Take you a glass of water
Make it against the law
See how good the water tastes
When you can’t have any at all
There is moonshine whisky, there is illicit sex, there is the irresistible groove.
There is death in abundance.
For the graveyard, thirty boxes made of bone
For the graveyard, thirty boxes made of bone
Mister undertaker, take this coffin from my home
The lyrics are from the first three album cuts:
“Born on the Bayou”,
John Fogerty was serving his National Guard time in 1968 and playing guitar to stay sane. His band’s first album had done OK but John and his brother and the two other members of Creedence Clearwater Revival wanted more. What drew this San Franciscan longhair to the steamy mythology of the Mississippi? What images of the deep South dripped into the powerful, dark-shadowed current, leavened with anger and frustration and baked in the West Coast sun?
The ingredients are varied but of unimpeachable pedigree.
The base of this potent gumbo can be found in the haunted suffering of Howlin’ Wolf “Moaning at Midnight”, though this is not a blues record. Nor is it just suffering, it’s soul food. So add dollops of Booker T and the MGs, folding in the tight rhythms and the almighty groove. Some sanctified Pops Staples style guitar adds both zing and sigh. There’s a yearning, a reaching out towards… what? Heaven or hell? It’s the dilemma embedded in the life and music of Little Richard, another clear influence on Fogerty’s song-writing and directly honoured by the inclusion of “Good Golly Miss Molly” on Bayou Country.

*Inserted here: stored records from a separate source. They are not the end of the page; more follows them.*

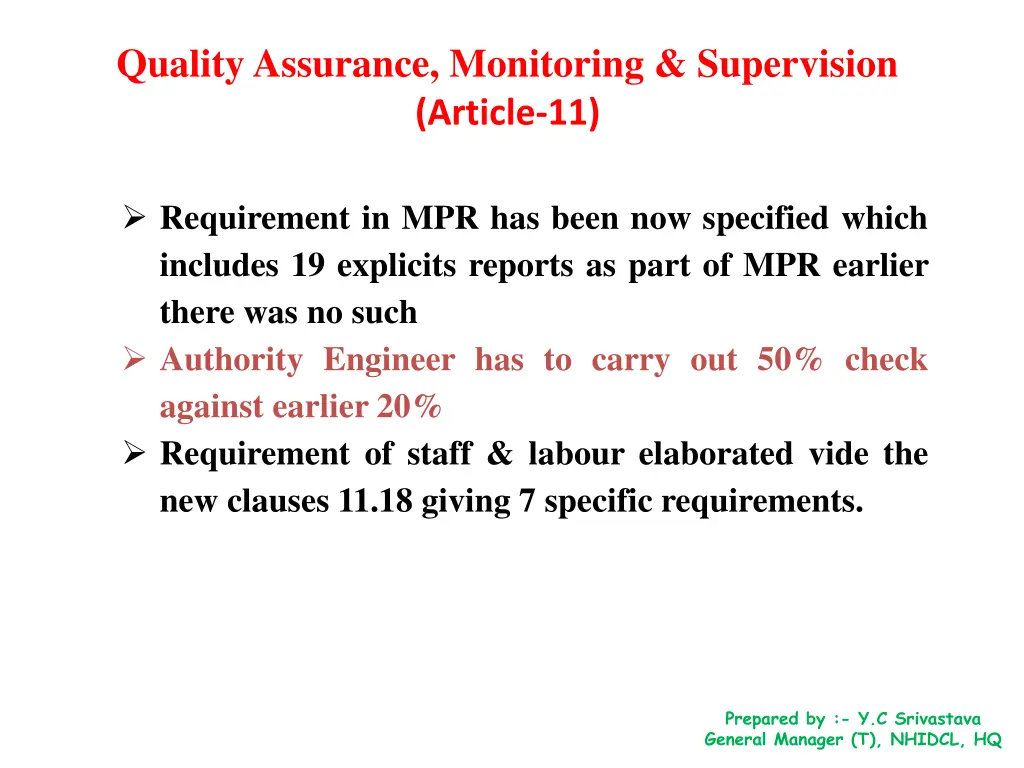 Quality Assurance, Monitoring & Supervision
(Article-11)

➢ Requirement in MPR has been now specified which includes 19 explicits reports as part of MPR earlier there was no such
➢ Authority Engineer has to carry out 50% check against earlier 20%
➢ Requirement of staff & labour elaborated vide the new clauses 11.18 giving 7 specific requirements.

Prepared by :- Y.C Srivastava
General Manager (T), NHIDCL, HQ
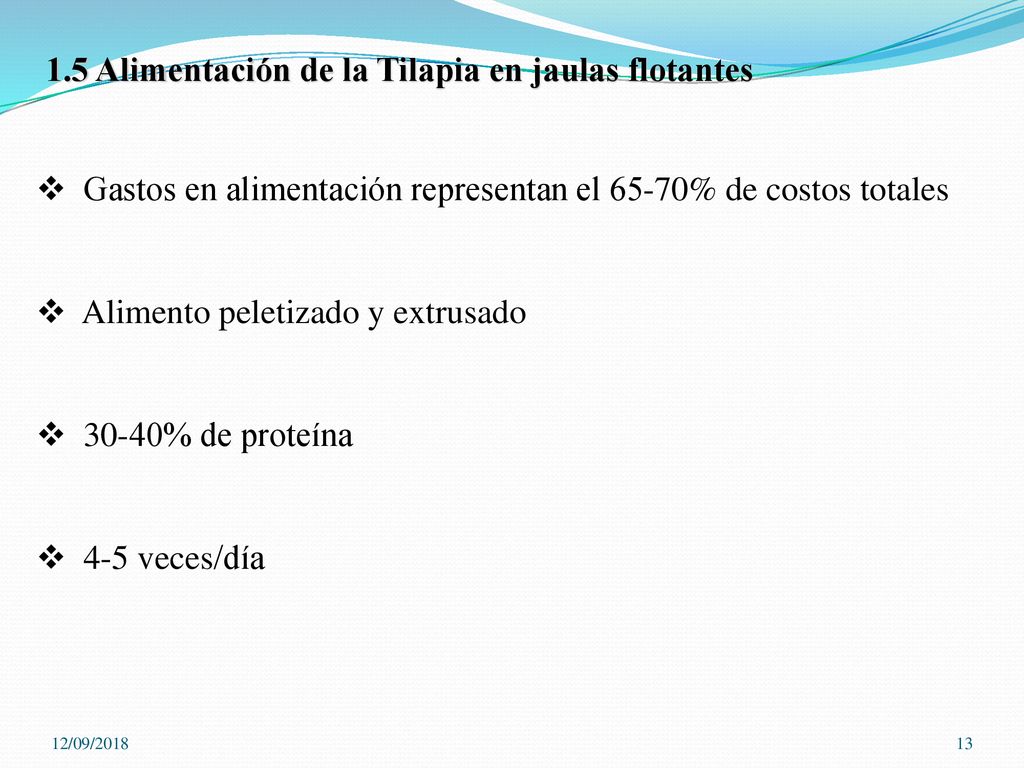 1.5 Alimentación de la Tilapia en jaulas flotantes

❖ Gastos en alimentación representan el 65-70% de costos totales

❖ Alimento peletizado y extrusado

❖ 30-40% de proteína

❖ 4-5 veces/día

12/09/2018

13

I most love Fogerty when he is pissed off. While his spine-tingling pinnacle is “Fortunate Son” from Willy And The Poorboys, “Penthouse pauper” on this album is pretty damn good.
If I were a hacksaw, my blade would be razor sharp
And if I were a politician I could prove that money talk
You can find the tallest building
Lord, I’d have me a house at the top
… Oh, when you got nothin’, it’s all the same
Then there’s the single. It was massive everywhere then, and is still a staple of Hits-of-Yesteryear radio worldwide. But listen to this rollicking story of escape to a new, rich-hued river-life in its original album context and see if even the over-played “Proud Mary” doesn’t give you a thrill.
Finally, “Keep on chooglin’” takes us out with a loping, endless Creedence groove, rollin’ on like a mighty waterway.
Now I don’t know anything about the deep south, never seen the Mississippi, haven’t a clue how to conjugate the verb ‘to choogle’ and wouldn’t know a bayou if I was up to my armpits in it, but I was lifted up and carried along by this vivid postcard from a mythic past.
If you come down to the river
Bet you gonna find some people who live
You don’t have to worry ’cause you have no money
People on the river are happy to give
Bayou Country, released early in 1969, also continues to give. What a buzz.